» To do
(A) In the laser marking text, when the laser beam's intensity was measured in segment (A), how is the check in segment (C) carried out?
(B) Reproduce a passage of the laser marking text word for word, starting at the words "In this last" and ending after "in segment (C).".

» Page extract
────────────────────────────────────────
In addition, in the third segment of the path (C) it is checked that the motif (7) marked on the part (5) has been completed.
This check is performed by making the laser beam (2.1) impinge on the third detection means (3.2) along said third segment (C) of the path.
In this third segment it is also possible to check the intensity of the laser beam (2.1), either to check whether this parameter was adequate during the marking process, if this measurement was not carried out on segment (A) of the path, or to check in this segment (C) whether the intensity remained constant throughout the marking process, if this measurement was made on segment (A).
In this last case, the check is performed by comparing the two intensity readings, the one before starting the marking process in segment (A) and the one after finishing the marking process of part (5) in segment (C).
Other possible examples of the marking installation (1), not shown, can be the following:
A first example can be an installation (1) that checks the position of the support means (3) in their support plane and the intensity of the laser beam (2.1), as parameters liable to be affected by external variables.
To do so, two detection means (3.2) are used and a path is defined with two segments, a first segment (A) for checking the parameters that can be affected by external variables by the incidence of the laser beam (2.1) on the detection means (3.2) and a second segment (B) in which the laser beam (2.1) impinges on the part (5) to be marked, this is, the segment in which the marking process itself is carried out.
In this case it is checked before starting the marking process whether the position of the support means (3) is correct in the support plane, so that it has not undergone undesired displacements.
This check is performed by making the laser beam (2.1) impinge on a first detection means (3.2) and then on a second detection means (3.2) along said segment (A) of the path.
It can also be checked whether the intensity of the laser beam (2.1) before starting the process corresponds to the predefined intensity. This check can be performed by making the laser beam (2.1) impinge on a first detection means (3.2) or on a second detection means (3.2).
A second example, not shown, can be an installation (1) that checks the position of the support means (3) in the support plane, the intensity of the laser beam (2.1) and the completion of the marking process, as parameters that can be affected by external variables.
To do so two detection means (3.2) are used and a path is defined divided into three segments, a first segment (A) for checking parameters by the incidence of the laser beam (2.1), a second segment (B) in which the laser beam (2.1) impinges on the part to be marked, this is, the segment in which the marking process itself is performed, and a third segment (C) for checking parameters by the incidence of the laser beam (2.1).
In this case it can be checked whether the intensity of the laser beam (2.1) matches the predefined intensity, for example, before starting the marking process.
This check is performed by making the laser beam (2.1) impinge on a first detection means (3.2) along a first segment (A) of the path.
────────────────────────────────────────
» Records supplied
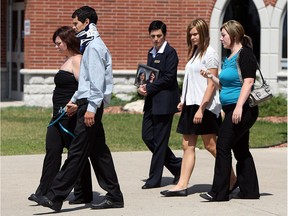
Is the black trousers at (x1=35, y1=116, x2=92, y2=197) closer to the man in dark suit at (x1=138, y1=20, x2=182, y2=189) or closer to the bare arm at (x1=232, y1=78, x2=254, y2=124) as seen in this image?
the man in dark suit at (x1=138, y1=20, x2=182, y2=189)

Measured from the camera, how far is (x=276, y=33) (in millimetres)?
19453

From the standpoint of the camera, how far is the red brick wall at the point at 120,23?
64.6 ft

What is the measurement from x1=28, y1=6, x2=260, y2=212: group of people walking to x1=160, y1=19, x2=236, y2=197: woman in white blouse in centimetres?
1

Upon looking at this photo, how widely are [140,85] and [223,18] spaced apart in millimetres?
10450

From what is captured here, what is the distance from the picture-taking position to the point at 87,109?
8062 mm

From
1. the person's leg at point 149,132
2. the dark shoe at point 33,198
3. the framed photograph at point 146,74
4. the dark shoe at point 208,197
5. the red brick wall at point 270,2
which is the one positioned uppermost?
the red brick wall at point 270,2

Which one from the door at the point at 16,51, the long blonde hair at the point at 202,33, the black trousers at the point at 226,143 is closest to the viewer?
the black trousers at the point at 226,143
────────────────────────────────────────
» Worked solutions
(A) By comparing two intensity readings: one taken before the marking process starts in segment (A) and one taken after the marking of part (5) ends in segment (C).

(B)
In this last case, the check is performed by comparing the two intensity readings, the one before starting the marking process in segment (A) and the one after finishing the marking process of part (5) in segment (C).